**Stated goal**. Retype all material exactly. Pictures stay out of the copy.

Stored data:
━━━━━━

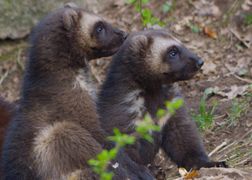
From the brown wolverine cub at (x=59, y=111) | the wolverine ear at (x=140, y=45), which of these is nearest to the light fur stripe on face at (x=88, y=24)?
the brown wolverine cub at (x=59, y=111)

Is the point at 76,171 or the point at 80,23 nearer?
the point at 76,171

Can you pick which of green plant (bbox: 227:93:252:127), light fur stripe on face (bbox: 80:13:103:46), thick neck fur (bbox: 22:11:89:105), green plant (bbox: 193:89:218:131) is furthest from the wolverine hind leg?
green plant (bbox: 227:93:252:127)

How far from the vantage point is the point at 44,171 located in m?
6.52

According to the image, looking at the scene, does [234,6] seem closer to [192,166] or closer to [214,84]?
[214,84]

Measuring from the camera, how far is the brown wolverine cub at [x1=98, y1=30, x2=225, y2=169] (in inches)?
281

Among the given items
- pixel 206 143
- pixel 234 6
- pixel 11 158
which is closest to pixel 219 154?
pixel 206 143

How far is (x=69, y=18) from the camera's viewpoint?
22.4 feet

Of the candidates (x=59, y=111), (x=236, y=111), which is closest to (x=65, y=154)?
(x=59, y=111)

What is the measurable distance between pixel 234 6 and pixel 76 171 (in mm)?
4861

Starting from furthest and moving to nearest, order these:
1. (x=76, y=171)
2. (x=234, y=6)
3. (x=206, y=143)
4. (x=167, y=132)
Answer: (x=234, y=6) → (x=206, y=143) → (x=167, y=132) → (x=76, y=171)

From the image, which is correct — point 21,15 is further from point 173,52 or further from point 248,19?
point 173,52

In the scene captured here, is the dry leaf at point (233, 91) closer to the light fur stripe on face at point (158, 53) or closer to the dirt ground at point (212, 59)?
the dirt ground at point (212, 59)

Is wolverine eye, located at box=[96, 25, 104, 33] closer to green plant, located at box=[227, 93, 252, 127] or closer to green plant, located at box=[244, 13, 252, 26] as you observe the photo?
green plant, located at box=[227, 93, 252, 127]

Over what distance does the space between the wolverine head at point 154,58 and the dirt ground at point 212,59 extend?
3.80ft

━━━━━━

**Problem solution**.
From the brown wolverine cub at (x=59, y=111) | the wolverine ear at (x=140, y=45), which of these is nearest to the light fur stripe on face at (x=88, y=24)?
the brown wolverine cub at (x=59, y=111)

Is the point at 76,171 or the point at 80,23 nearer?
the point at 76,171

Can you pick which of green plant (bbox: 227:93:252:127), light fur stripe on face (bbox: 80:13:103:46), thick neck fur (bbox: 22:11:89:105), green plant (bbox: 193:89:218:131) is furthest from the wolverine hind leg?
green plant (bbox: 227:93:252:127)

How far from the vantage point is the point at 44,171 located in m?
6.52

According to the image, looking at the scene, does [234,6] seem closer to [192,166] or closer to [214,84]?
[214,84]

Measuring from the camera, how far is the brown wolverine cub at [x1=98, y1=30, x2=225, y2=169] (in inches)?
281

Among the given items
- pixel 206 143
- pixel 234 6
- pixel 11 158
which is closest to pixel 219 154?
pixel 206 143

How far is (x=69, y=18) from the camera's viewpoint?
22.4 feet

Of the candidates (x=59, y=111), (x=236, y=111), which is closest to (x=65, y=154)?
(x=59, y=111)

What is the measurable distance between pixel 234 6 and pixel 76 171 (in mm)?
4861

Starting from furthest and moving to nearest, order these:
1. (x=76, y=171)
2. (x=234, y=6)
3. (x=206, y=143)
4. (x=167, y=132)
Answer: (x=234, y=6) → (x=206, y=143) → (x=167, y=132) → (x=76, y=171)

From the image, which is correct — point 21,15 is further from point 173,52 or further from point 248,19?
point 173,52

In the scene captured here, is the dry leaf at point (233, 91) closer to the light fur stripe on face at point (158, 53) or closer to the dirt ground at point (212, 59)?
the dirt ground at point (212, 59)

Is wolverine eye, located at box=[96, 25, 104, 33] closer to green plant, located at box=[227, 93, 252, 127] or closer to green plant, located at box=[244, 13, 252, 26] as you observe the photo?
green plant, located at box=[227, 93, 252, 127]

Over what distance does the space between the wolverine head at point 154,58 and the dirt ground at point 212,59 extend?
3.80ft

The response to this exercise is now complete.